INPUT ROWS:
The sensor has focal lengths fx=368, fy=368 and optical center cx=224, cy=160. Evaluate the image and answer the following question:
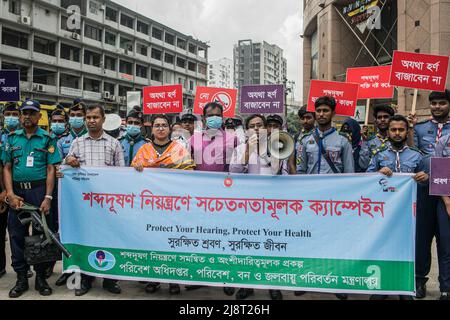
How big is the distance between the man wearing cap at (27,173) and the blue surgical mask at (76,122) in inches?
35.4

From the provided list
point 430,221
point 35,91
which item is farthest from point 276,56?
point 430,221

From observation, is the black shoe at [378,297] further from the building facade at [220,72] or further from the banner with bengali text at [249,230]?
the building facade at [220,72]

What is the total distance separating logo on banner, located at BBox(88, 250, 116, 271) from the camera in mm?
3580

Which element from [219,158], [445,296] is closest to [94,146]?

TASK DETAILS: Pictures in the records must not appear in the copy; transcribe everything else precisely.

OUTPUT BELOW:
The sensor has focal lengths fx=368, fy=368 and optical center cx=224, cy=160. Evaluate the image and answer the following question:
How big is the distance between the man wearing cap at (27,173) and the blue surgical mask at (76,122) in inches?
35.4

From the provided list
point 430,221
point 35,91
which item is farthest from point 276,56?
point 430,221

From observation, is the black shoe at [378,297] further from the building facade at [220,72] or further from the banner with bengali text at [249,230]?
the building facade at [220,72]

What is the total distance separating logo on banner, located at BBox(88, 250, 116, 271) from the camera in mm?
3580

Which element from [219,158], [445,296] is closest to [94,146]?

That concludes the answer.